§ **Текст для чтения**

————

Санитары тотчас разжали руки, а женщина выпустила голову Ивана.

— Разбойники! — прокричал тот слабо, как бы томно, метнулся куда-то в сторону, еще прокричал: — И был час девятый!.. — но вдруг сел на кушетку... — Какая же ты сволочь, — обратился он к Рюхину, но уже не криком, а печальным голосом. Затем повернулся к доктору и пророчески грозно сказал:

— Ну, пусть погибает Красная столица, я в лето от Рождества Христова 1943-е все сделал, чтобы спасти ее! Но... но победил ты меня, сын погибели, и заточили меня, спасителя.

Он поднялся и вытянул руки, и глаза его стали мутны, но неземной красоты.

— И увижу ее в огне пожаров, в дыму увижу безумных, бегущих по Бульварному Кольцу... — тут он сладко и зябко передернул плечами, зевнул... и заговорил мягко и нежно:

— Березки, талый снег, мостки, а под мостки с гор потоки. Колокола звонят, хорошо, тихо...

Он глядел вдаль восторженно, слушал весенние громовые потоки и колокола, слышал пение, стихи...”.

————

§ **Приведённые данные**
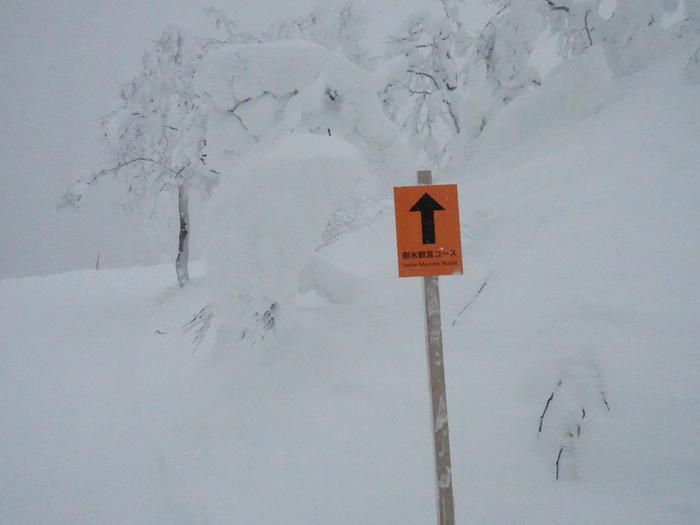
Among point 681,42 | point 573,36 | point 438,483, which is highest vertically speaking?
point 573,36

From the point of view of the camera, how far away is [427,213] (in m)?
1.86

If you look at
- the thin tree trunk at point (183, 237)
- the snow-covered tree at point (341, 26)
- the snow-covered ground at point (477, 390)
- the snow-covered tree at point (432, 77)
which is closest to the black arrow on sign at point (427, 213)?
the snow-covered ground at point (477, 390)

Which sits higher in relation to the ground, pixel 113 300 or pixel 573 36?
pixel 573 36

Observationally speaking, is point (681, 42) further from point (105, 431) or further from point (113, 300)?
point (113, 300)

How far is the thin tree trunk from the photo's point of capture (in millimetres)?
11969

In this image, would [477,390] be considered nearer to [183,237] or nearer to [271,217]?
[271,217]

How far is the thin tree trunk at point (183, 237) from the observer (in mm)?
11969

————

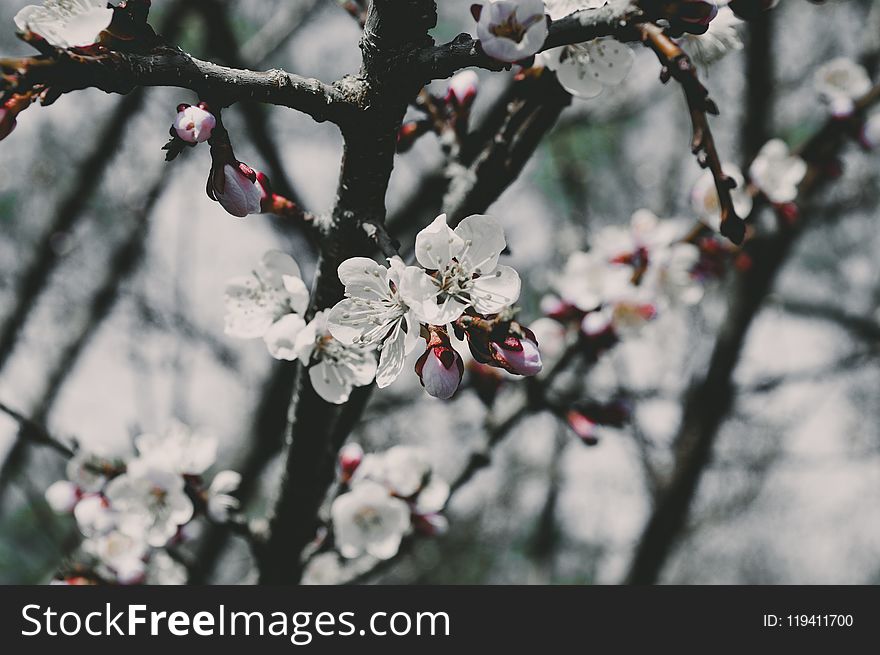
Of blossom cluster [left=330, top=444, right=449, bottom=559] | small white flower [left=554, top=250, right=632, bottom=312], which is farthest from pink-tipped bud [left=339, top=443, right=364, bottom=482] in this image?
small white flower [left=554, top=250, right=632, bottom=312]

————

§ **Что сделать**
a – Выпишите из текста отрывок от слов «Санитары тотчас разжали» до слов «заточили меня, спасителя.» включительно.
b – Почему, по словам Ивана в тексте, ему не удалось спасти Красную столицу?
Эти данные никак не связаны с текстом.

§ **Ответы по заданиям**
a –
Санитары тотчас разжали руки, а женщина выпустила голову Ивана.

— Разбойники! — прокричал тот слабо, как бы томно, метнулся куда-то в сторону, еще прокричал: — И был час девятый!.. — но вдруг сел на кушетку... — Какая же ты сволочь, — обратился он к Рюхину, но уже не криком, а печальным голосом. Затем повернулся к доктору и пророчески грозно сказал:

— Ну, пусть погибает Красная столица, я в лето от Рождества Христова 1943-е все сделал, чтобы спасти ее! Но... но победил ты меня, сын погибели, и заточили меня, спасителя.

b – Иван говорит, что сделал всё, чтобы спасти её, но его победил доктор, которого он называет «сыном погибели». Кроме того, его, «спасителя», заточили.